PAGE EXTRACT Block Start

Cragg also counters that

We do not do justice to that unutterable transcendence, however, if we plead it to negate what is given in revelation. Surpassing mystery is one thing, total enigma would be another . . .There could be no obeying a wholly elusive Lordship. . . Revelation becomes a sorry joke if its claims are no more than a tantalizing stance, an ‘as-if’ which derides us when it most enjoins. ‘We have not created the heaven and the earth and all they hold together as if We jested’ (Sura 21:16, 44:37). We must not equate the frailty of language with the futility of faith /1/

Reservation about the possibility of God’s revelation in Christ is understandable for Muslims endued with great zeal to preserve the transcendence and sovereignty of God. The Christian response must be to stress that the question whether the incarnation did or did not occur has to be settled eventually by an investigation of the historical records, and that our conceptual formulation of God should be shaped in a response to how the one God has actually revealed himself to be. The Christian must patiently and firmly assert that

If God is personal, knowledge of Him must be a personal revelation. He can never be only propositional. . . .And the “Who” cannot be known except in Self-communication. Words, teaching, ideas, propositions, must become “the Word” –experience, fellowship — before revelation is complete. . . . Revelation is not simply recorded in a book; it is embodied in a Person /2/

To be sure, the Christian must remain sensitive to the Muslim’s misgivings that in the teaching of the Incarnation of God in Christ, the unity and sovereignty of God were compromised nevertheless. Cragg, on his part, expresses reservation at the propriety of translating the word shirk into the English word ‘association’. This, he considers as misleading. With his considerable competence in Arabic, he argues that the actual restriction is a “plural” worship, the alienating of what alone is divine to what is not, as idolatry in all its forms/3/

Divine revelation therefore includes creating relationships that need not be rejected on grounds of shirk. On the contrary, the divine-human relationship is a logical conclusion of divine rule over his creatures. Semitic religions point to a God who is vitally concerned with man. This concern flows from the Creator/creature relationship, which is further characterized by the giving of the law and revelation, guidance and reminder, command and submission. Does this Christian view of ‘God in Christ’ somehow unwarrantably and improperly ‘compromise’ God? Cragg answers that ‘God in Christ’ is consistent with the nature of God to rule, to respond and to care. We see parallels in Islamic language of ‘sending’ and ‘mission’ in the prophetic sense of risalah. That is to say, the Creator has a stake in the creature. Divine intervention in human affairs cannot compromise God since he is only exercising his authority over what he inherently owns. One may even push the argument further and affirm that “It was an act of divine benevolence God was obliged to perform. The concept of divine justice requires requital of evil, compensation for innocence, and what is salutary for man” /4/

Muslims rightly reject any attempt to ascribe ultimacy to anything outside of God. The Christian shares this insistence but goes further by insisting that such negation should be redemptive. In this regard, God’s sovereignty should include his ability to enact the drama of redemption within the flux of history. Otherwise God would remain in splendid isolation and irrelevant to humankind.

PAGE EXTRACT Block End
COLLECTED MATERIAL Block Start

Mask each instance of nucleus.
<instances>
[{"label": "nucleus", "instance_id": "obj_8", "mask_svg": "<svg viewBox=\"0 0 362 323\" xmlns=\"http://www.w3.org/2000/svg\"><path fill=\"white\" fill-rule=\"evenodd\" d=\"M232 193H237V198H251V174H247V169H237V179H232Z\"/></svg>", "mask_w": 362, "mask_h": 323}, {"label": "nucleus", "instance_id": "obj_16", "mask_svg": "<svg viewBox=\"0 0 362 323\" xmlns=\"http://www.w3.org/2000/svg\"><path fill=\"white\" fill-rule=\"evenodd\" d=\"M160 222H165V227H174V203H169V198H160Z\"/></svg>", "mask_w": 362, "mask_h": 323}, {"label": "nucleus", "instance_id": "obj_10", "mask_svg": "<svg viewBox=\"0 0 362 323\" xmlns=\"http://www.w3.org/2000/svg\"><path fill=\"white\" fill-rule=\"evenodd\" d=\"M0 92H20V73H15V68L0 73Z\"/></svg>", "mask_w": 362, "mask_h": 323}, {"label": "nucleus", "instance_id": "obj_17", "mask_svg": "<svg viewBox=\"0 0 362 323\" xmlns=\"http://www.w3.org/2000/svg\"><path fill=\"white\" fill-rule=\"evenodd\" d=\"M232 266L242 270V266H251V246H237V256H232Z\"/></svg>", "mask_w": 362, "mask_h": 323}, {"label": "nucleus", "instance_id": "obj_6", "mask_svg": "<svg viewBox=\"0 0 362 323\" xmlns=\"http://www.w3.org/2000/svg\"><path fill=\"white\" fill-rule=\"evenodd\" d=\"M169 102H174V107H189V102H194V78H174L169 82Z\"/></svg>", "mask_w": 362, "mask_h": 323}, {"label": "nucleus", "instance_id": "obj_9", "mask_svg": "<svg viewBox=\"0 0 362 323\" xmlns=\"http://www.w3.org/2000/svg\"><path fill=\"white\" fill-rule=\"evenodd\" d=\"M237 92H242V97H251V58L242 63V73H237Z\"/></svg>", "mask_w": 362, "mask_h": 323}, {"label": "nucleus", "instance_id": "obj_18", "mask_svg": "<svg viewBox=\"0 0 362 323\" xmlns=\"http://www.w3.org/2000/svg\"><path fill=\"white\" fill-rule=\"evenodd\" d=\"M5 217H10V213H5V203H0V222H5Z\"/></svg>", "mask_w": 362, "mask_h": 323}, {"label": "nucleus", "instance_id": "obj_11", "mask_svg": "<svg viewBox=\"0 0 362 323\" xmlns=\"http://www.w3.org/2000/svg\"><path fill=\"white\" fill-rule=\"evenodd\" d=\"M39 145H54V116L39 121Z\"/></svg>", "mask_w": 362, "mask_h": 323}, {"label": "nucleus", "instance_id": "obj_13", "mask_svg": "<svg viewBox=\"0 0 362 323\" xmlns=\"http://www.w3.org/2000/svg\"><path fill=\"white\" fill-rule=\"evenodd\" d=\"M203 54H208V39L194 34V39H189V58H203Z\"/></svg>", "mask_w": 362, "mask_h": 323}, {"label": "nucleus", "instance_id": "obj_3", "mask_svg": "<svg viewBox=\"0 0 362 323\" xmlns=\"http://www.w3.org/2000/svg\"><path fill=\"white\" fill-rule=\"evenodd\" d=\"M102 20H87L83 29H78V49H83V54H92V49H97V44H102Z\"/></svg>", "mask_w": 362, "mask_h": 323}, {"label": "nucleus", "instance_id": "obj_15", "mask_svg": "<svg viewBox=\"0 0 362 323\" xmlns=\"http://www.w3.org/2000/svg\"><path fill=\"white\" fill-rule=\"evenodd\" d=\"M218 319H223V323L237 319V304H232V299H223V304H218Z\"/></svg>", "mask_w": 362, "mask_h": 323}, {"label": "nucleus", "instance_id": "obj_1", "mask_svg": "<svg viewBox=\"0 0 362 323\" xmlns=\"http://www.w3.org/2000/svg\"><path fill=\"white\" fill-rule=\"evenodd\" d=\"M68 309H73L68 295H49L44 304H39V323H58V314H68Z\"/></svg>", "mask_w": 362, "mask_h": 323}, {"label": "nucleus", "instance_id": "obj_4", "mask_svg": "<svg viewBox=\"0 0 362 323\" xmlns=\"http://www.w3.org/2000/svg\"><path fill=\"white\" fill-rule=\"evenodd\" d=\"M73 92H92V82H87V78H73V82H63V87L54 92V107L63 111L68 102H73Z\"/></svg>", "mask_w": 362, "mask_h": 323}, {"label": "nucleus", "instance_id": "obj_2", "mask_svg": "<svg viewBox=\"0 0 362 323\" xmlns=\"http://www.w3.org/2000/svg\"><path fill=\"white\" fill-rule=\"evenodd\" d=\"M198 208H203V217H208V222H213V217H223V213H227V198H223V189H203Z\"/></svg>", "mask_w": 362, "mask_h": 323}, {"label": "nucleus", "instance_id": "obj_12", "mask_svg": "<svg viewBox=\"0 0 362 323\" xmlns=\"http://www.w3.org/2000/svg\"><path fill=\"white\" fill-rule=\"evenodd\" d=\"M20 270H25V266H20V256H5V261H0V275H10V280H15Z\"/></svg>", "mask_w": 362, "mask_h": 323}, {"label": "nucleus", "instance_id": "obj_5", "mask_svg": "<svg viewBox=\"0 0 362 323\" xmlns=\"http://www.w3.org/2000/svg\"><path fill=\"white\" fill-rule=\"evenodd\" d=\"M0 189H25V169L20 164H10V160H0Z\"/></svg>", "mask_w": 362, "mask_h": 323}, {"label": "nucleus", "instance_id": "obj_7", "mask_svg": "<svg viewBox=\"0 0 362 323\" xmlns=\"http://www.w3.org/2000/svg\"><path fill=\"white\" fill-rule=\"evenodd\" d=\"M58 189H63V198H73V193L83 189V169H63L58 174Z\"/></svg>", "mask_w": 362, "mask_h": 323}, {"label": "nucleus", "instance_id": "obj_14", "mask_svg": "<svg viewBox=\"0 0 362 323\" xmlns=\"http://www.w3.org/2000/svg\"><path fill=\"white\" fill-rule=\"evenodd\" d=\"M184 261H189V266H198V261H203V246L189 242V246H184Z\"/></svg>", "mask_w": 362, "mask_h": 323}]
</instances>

COLLECTED MATERIAL Block End

— ASSIGNMENT —
Write out the stretch of the passage on Cragg and the incarnation above from "Muslims rightly reject" through "irrelevant to humankind.", keeping its wording unchanged.

— EXERCISE RESULT —
Muslims rightly reject any attempt to ascribe ultimacy to anything outside of God. The Christian shares this insistence but goes further by insisting that such negation should be redemptive. In this regard, God’s sovereignty should include his ability to enact the drama of redemption within the flux of history. Otherwise God would remain in splendid isolation and irrelevant to humankind.